L’écho du chant revint, plus faible encore, mais toujours là. Ashley s’enfonça à contrecœur vers l’origine de la lueur émeraude. La chaleur de la flamme ponctionnait un peu plus ses forces à chaque fois qu’elle la ravivait.

Au loin, une rangée parfaitement droite de stalactite et de stalagmite, telle une haie d’honneur, menait à une surface verdoyante. Ses mains n’hésitaient pas à s’appuyer sur les pics gelés pour l’aider à progresser, pressées de quitter cet enfer blanc.

Plus rien ne pouvait l’empêcher de troquer la neige et le froid contre l’agréable température que devait offrir la jungle luxuriante, de l’autre côté de la bulle magique. Il ne restait que quelques pas. Ashley était si près qu’elle pouvait presque la toucher.

Ses pensées se tournèrent vers son compagnon. Ses espoirs, sur sa capacité à la retrouver. Si on qualifiait l’Eldorado de « cité maudite », il devait bien y avoir une raison. Sa nouvelle capacité à produire une ridicule étincelle de magie ne lui serait pas d’une grande utilité si une monstruosité lui tombait dessus.

Sortit de nulle part, une forme au bout arrondi rouge et blanc s’abattit sur son crâne. La stupeur et sa vitesse ne lui permirent pas de l’esquiver.

Sa vision se troubla, la douleur la projeta au sol alors que la chaleur réconfortante de sa flamme magique disparaissait.

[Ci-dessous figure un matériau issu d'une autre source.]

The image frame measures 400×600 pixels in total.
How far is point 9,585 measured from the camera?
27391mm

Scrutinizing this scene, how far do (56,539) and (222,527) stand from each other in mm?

L’homme la surplombant flottait dans un costume rouge déchiré et beaucoup trop grand. Sa barbe blanche, aussi longue et sale que ses cheveux, se creusait au niveau de ses joues. Avec ses dents serrées, son expression, digne d’un dément, donnait l’impression qu’il avait pour dessein de la manger ou pire encore.

En tout cas, si elle en croyait le sucre d’orge géant dans ses moufles noires dirigé dans sa direction, il ne semblait pas désirer l’inviter à jouer à une partie de scrabble.